Thanks for the replies. Mr Earl you make very good points. Cremeegg , my loan would rank equally with the banks I am sure as secured first fixed mortgage. A leading investment firm raised circa 25 million euro last year from loan note issuances. I would imagine they would have vetted the companies extremely well before taking on the raising. Nothing worse than a bad deal to sour the reputation. A certain '.Money Doctor ' recommends these on page 367 of his current book to people with pension lump sums who have cleared their mortgages and have the kids sorted. But I too take all of your points on board.
 
There is no way you would get 9% on a senior loan note where there is tangible security.
 
A leading investment firm raised circa 25 million euro last year from loan note issuances. I would imagine they would have vetted the companies extremely well before taking on the raising.

€25 million is peanuts, expect very little over site for such a small amount. It this was such a good deal at 9% the firm would have had no problem laying it of to a client and you'd have never heard of it. You appear to be way out of your depth on this and would be well advised to walk away.
 
Thanks again. All thoughts appreciated. No commitment made. Exploring all avenues to get an income from 250k in retirement. So this is just another area I came across to look into.
 
100% . Looking for ideas that would return 5%.

That sort of investment would be crazy for your portfolio. If you had €5m, €250k into something like that would be punchy.

Is that 5% gross?

What about a diversified European REIT portfolio?

Or a Medium Risk fund or portfolio with 50-60% equity content?

Or, and some will shoot me for saying it, an investment property?
 
Only would have contemplated 10% being 25k to the loan note idea. Still not ru,ing that out with proper research.

Well I reckon 5% net was on my mind for that part of my investment.

Thanks for other ideas.
 
Investment property today. Not a chance.

How can you contemplate lending 10% of your investable wealth to a borrower who can’t get finance anywhere else so he/she can build houses, but baulk at buying a property?

For the record, I think there are more diversified solutions for you.
 
Because at my age 60 to buy an investment property I would have to use pretty much all of my investible wealth or get involved in borrowings.
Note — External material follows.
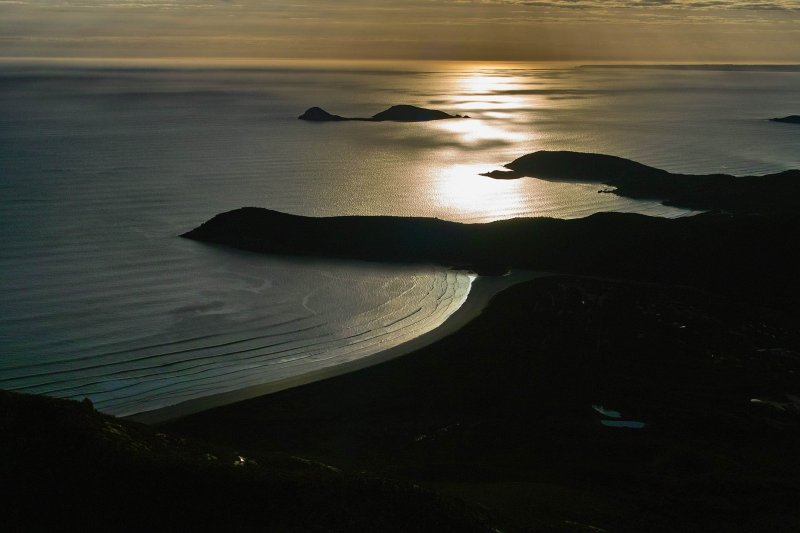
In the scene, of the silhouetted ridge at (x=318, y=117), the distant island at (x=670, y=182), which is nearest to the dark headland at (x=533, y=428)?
the distant island at (x=670, y=182)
Being a landlord ain't of interest to me with all the associated rules and regulations. So as you say some people would shoot you for suggesting an investment property. Seems though there's a lot of fools investing in loan notes for example if 25 million was invested through one investment firm. It might be tiny but that is one firms clients monies. I am looking for ways to invest 250k to get some decent return and thought 10% to such a project would be an idea and hence I sought opinions. Mr Earl made a lot of sense ans so I am unlikely to go down this path without sound fundamentals being in place.
 
Hello Daddy Ireland,

For what it's worth, I would be far quicker to invest in quoted equities (value stocks) across the Irish, European or possibly even US stock exchanges, if I were you.

There are many very sound, long time established, multinational companies that should on average, give you 5%-7% pa (between dividends and capital growth).

Granted, there is a risk that the value of the individual shares might fall, but there is also the very important attraction of liquidity - you can sell the shares anytime you want.

Also, you don't have to invest in one sector (i.e. property), you could diversify across several industries, so as to reduce your risk significantly.

You won't be able to sell a loan note very easily, if you want your funds back at any point before it repays :)
 
Interestingly, below is article along the lines of what OP might have read.

https://www.rte.ie/lifestyle/living/2017/0731/894203-are-you-ready-for-retirement/

While there are examples of where this has been possible, it's not risk free. Google Ballisk Homes for an example of one that has worked out - but even there there is a limit to the upside. An equity investment in the same period would have been far more profitable.

Just remember those who are involved in issuances of Loan notes receive their fee income upfront, whether the loan repays or not!